Was Sun betrifft, so wurden wir in den neunziger Jahren vom IT-Boom erwischt. Und in einer Boom-Phase reagieren viele Unternehmen so – Sun war da keine Ausnahme –, dass sie einfach mit dem weitermachen, was am erfolgreichsten war. Für Sun war das, und ist es immer noch, die Mobilfunkindustrie mit Servern auszurüsten. Die Explosion des WWW war für uns ein sehr großer geschäftlicher Erfolg, aber unsere Kunden haben einfach nicht nach neuen Produkten gefragt.

Das hat uns nicht daran gehindert, im Hintergrund an sehr ernsthaften technischen Innovationen zu arbeiten. Die wichtigsten davon sehen Sie jetzt in dem Chip-Design, der Multi-Core-Prozessoren, die wir in den vergangenen neun Monaten vorgestellt haben. Daran haben wir seit etwa zehn Jahren gearbeitet – die Chips, die jetzt herausgekommen sind, sind etwa 2001 bis 2002 entwickelt worden. Wir haben nicht viel darüber geredet, aber natürlich gibt es eine Vorlaufzeit für diese Dinge.

TR: Für wen sind die Multi-Core-Prozessoren gedacht?

Gage: Intel hat gestern bekannt gegeben, dass sie sehr froh darüber sind, in naher Zukunft einen Prozessor mit vier Kernen auszuliefern. Wir haben seit etwa einem Jahr einen Chip mit acht Kernen. Der Nächste wird doppelt so viele Kerne haben und doppelt so viele Threads verarbeiten können, und das geht immer weiter und weiter nach oben. Bei uns läuft das unter der Marketing-Bezeichnung "Cool Threads", weil man sehr viel Rechenkapazität von einer extrem energieeffizienten Technologie bekommt. Und für Leute wie Google oder eBay, die Hundertausende von Prozessoren in ihren Maschinen haben, bedeutet das eine Menge. Die zahlen mehr für ihre Stromrechnung als für ihre Hardware.
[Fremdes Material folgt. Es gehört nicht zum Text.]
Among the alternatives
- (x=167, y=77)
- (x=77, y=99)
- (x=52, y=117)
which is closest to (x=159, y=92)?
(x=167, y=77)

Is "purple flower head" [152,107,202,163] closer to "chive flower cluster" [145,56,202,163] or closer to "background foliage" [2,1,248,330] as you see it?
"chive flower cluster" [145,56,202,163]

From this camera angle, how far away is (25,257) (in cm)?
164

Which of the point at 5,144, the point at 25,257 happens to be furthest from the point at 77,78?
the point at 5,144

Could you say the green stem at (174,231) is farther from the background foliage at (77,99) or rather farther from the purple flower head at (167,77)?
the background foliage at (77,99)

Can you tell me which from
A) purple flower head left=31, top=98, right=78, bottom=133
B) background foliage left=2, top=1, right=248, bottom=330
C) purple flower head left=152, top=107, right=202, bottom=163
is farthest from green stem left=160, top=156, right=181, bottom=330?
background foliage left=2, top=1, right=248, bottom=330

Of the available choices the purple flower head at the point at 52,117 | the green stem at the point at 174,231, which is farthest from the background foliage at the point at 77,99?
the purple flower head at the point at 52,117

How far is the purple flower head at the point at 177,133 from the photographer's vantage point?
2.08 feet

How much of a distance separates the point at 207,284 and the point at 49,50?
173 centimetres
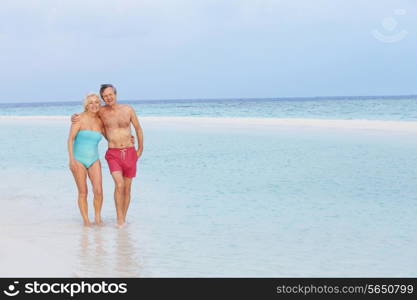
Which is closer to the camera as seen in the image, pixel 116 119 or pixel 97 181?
pixel 116 119

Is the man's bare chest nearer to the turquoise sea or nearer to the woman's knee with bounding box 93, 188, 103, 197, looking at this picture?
the woman's knee with bounding box 93, 188, 103, 197

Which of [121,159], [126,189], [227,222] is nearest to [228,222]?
[227,222]

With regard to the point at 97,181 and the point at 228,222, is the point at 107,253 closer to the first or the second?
the point at 97,181

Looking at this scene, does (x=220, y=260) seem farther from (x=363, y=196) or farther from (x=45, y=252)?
(x=363, y=196)

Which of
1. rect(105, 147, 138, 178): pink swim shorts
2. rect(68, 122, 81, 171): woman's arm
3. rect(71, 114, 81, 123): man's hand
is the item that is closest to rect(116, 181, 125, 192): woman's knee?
rect(105, 147, 138, 178): pink swim shorts

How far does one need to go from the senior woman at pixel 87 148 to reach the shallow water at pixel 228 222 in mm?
356

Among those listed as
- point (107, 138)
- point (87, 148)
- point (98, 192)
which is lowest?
point (98, 192)

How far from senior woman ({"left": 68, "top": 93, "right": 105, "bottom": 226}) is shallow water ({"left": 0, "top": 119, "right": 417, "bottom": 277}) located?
356mm

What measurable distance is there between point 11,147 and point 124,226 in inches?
486

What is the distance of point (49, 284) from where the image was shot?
450 cm

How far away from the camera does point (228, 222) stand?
6695 mm

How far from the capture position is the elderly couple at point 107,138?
251 inches

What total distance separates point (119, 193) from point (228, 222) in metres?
1.24

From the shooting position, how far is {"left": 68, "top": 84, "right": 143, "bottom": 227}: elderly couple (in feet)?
20.9
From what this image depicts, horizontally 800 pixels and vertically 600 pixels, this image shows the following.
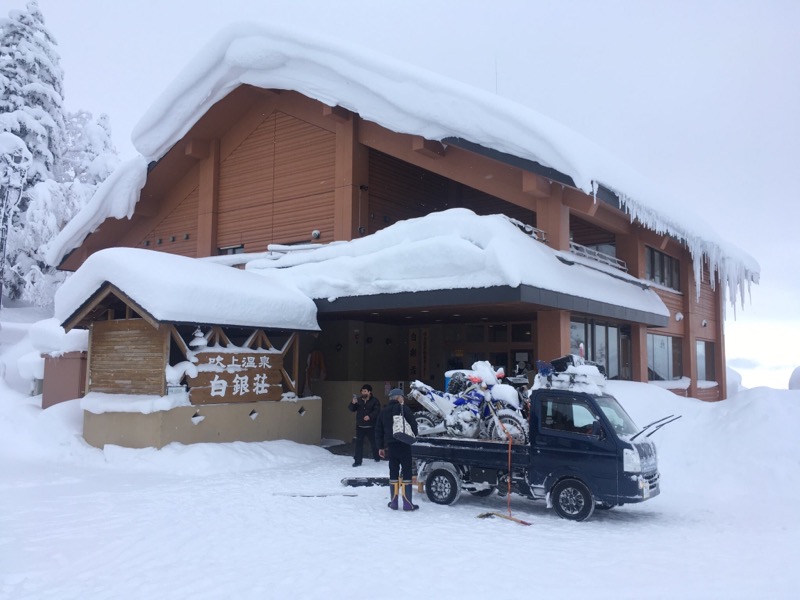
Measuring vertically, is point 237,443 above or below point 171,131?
below

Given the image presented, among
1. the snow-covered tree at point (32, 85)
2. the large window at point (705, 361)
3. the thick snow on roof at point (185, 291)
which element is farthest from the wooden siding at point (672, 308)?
the snow-covered tree at point (32, 85)

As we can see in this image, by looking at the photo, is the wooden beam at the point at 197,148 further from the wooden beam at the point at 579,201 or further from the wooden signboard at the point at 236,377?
the wooden beam at the point at 579,201

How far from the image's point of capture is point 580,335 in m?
17.4

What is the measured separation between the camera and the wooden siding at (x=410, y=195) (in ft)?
63.6

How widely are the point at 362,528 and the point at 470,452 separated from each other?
239 centimetres

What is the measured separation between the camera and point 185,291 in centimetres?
1383

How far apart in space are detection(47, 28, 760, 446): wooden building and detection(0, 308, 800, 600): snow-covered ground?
3.71m

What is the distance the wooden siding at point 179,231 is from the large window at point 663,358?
15.1 m

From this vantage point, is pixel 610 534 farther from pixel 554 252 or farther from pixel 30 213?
pixel 30 213

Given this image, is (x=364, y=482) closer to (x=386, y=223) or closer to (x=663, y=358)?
(x=386, y=223)

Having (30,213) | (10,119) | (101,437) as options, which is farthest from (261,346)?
(10,119)

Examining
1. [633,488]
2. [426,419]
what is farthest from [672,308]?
[633,488]

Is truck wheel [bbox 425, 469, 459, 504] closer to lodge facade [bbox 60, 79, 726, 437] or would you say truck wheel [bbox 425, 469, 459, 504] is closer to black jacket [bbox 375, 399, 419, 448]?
black jacket [bbox 375, 399, 419, 448]

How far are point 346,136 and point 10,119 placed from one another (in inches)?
945
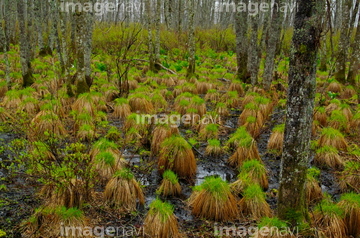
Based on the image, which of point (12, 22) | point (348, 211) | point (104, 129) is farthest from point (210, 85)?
point (12, 22)

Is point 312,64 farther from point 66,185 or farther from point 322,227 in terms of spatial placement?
point 66,185

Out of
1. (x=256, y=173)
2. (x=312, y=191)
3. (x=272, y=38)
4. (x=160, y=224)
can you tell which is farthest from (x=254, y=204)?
(x=272, y=38)

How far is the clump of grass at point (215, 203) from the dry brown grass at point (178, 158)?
3.87ft

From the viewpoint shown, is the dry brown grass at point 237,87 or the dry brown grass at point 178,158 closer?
the dry brown grass at point 178,158

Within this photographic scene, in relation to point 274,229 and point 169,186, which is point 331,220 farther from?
point 169,186

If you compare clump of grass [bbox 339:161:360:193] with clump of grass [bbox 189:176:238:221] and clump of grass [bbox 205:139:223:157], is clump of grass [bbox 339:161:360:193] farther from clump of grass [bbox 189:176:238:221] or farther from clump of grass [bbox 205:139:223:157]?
clump of grass [bbox 205:139:223:157]

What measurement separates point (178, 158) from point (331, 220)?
3.03 meters

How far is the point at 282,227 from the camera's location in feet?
12.9

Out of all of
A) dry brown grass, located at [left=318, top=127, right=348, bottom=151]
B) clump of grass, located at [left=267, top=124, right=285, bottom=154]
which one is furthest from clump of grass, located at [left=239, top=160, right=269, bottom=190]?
dry brown grass, located at [left=318, top=127, right=348, bottom=151]

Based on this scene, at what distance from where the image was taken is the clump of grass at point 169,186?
18.4ft

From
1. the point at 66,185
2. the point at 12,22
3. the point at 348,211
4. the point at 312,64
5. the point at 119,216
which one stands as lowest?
the point at 119,216

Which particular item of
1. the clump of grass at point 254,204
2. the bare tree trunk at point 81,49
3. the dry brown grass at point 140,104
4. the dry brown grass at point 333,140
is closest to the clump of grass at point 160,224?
the clump of grass at point 254,204

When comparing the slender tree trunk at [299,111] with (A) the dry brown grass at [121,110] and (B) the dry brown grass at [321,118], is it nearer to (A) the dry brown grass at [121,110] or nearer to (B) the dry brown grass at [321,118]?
(B) the dry brown grass at [321,118]

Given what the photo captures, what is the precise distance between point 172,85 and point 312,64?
34.8 feet
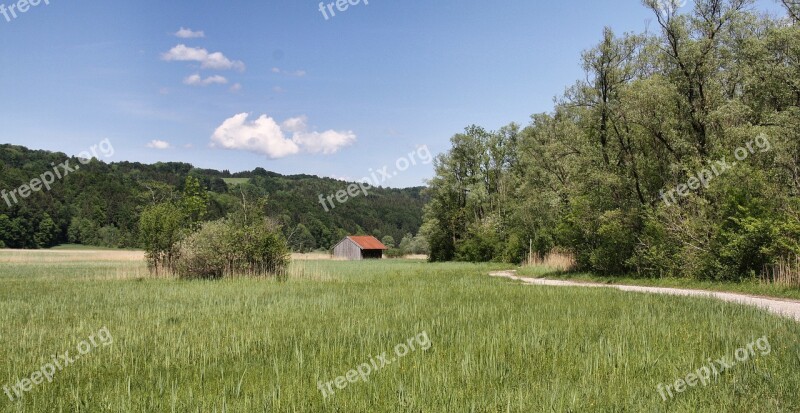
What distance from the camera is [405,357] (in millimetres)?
7395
Das ist die eine Seite. Das zweite Gebiet betrifft die Software-Entwickler, die wissen wollen, was ihre Software wirklich tut. Wenn man irgendein Programm startet, ist es sehr schwierig, das zu verfolgen. Normalerweise muss man extra dafür andere Programme schreiben, die im Hintergrund laufen und Momentaufnahmen des Systemzustandes machen: Das Programm hat eine Funktion aufgerufen, die eine andere Funktion aufgerufen hat, die die Software der Festplatte angesprochen hat, die wiederum die Festplatten-Hardware anspricht. Am Ende, nach dieser Kette von Ereignissen, wird etwas von der Festplatte in den Arbeitsspeicher bewegt.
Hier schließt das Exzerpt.